Print each entry in full, word for word, with no pictures in the result.

---------- SUPPLIED RECORDS

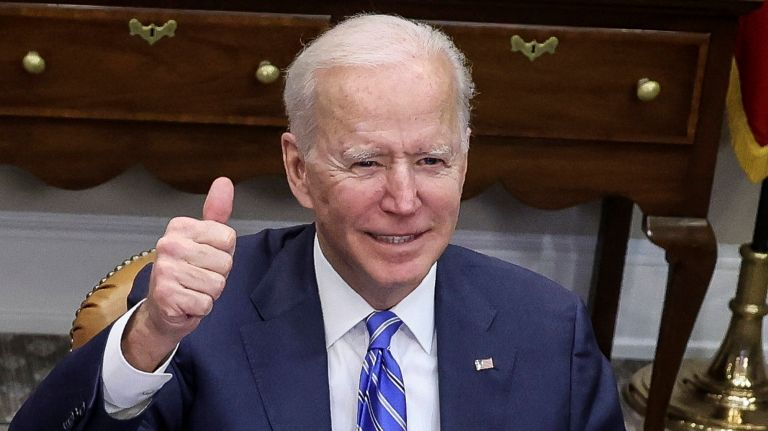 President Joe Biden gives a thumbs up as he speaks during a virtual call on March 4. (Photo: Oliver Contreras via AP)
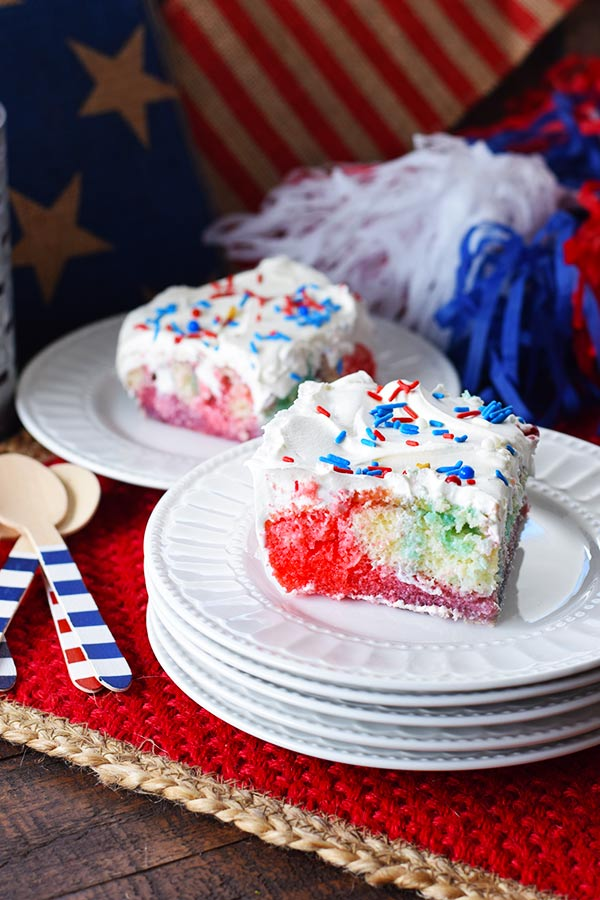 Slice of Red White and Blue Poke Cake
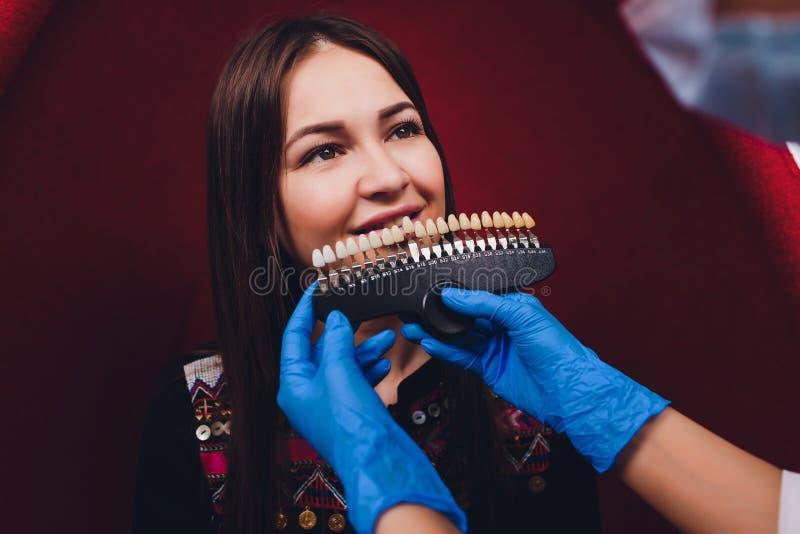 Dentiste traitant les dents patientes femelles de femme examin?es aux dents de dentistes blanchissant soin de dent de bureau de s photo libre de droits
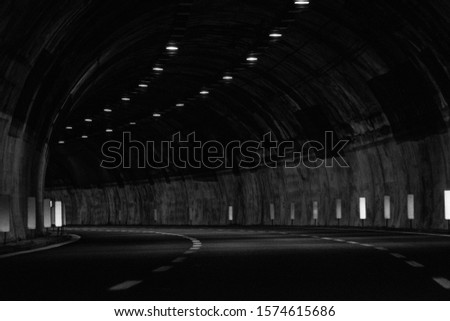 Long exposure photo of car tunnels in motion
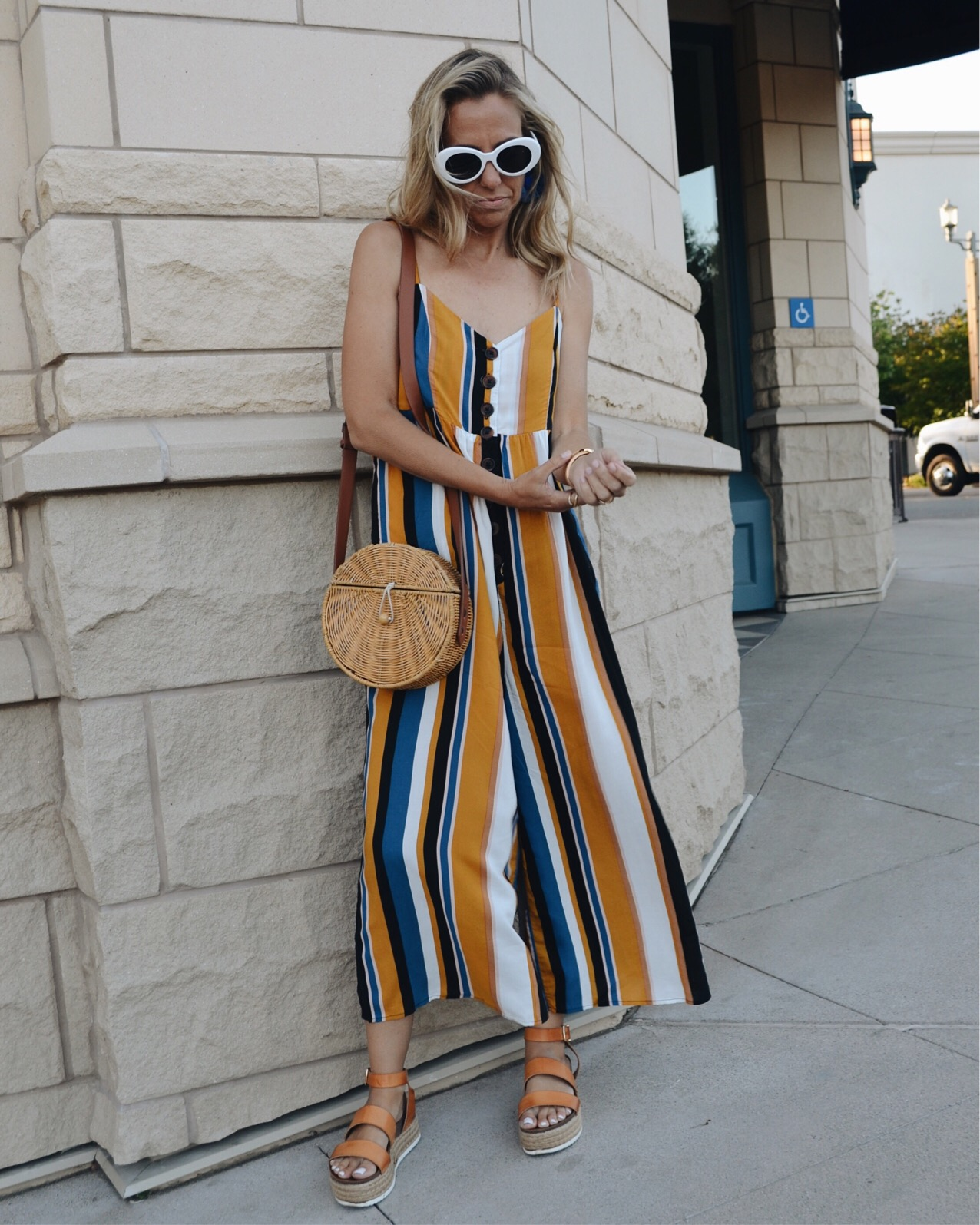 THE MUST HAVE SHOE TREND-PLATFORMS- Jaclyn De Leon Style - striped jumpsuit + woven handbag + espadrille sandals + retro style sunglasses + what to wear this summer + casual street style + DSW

--------------------

**YOUR SOLUTION:**
 President Joe Biden gives a thumbs up as he speaks during a virtual call on March 4. (Photo: Oliver Contreras via AP)
 Slice of Red White and Blue Poke Cake
 Dentiste traitant les dents patientes femelles de femme examin?es aux dents de dentistes blanchissant soin de dent de bureau de s photo libre de droits
 Long exposure photo of car tunnels in motion
 THE MUST HAVE SHOE TREND-PLATFORMS- Jaclyn De Leon Style - striped jumpsuit + woven handbag + espadrille sandals + retro style sunglasses + what to wear this summer + casual street style + DSW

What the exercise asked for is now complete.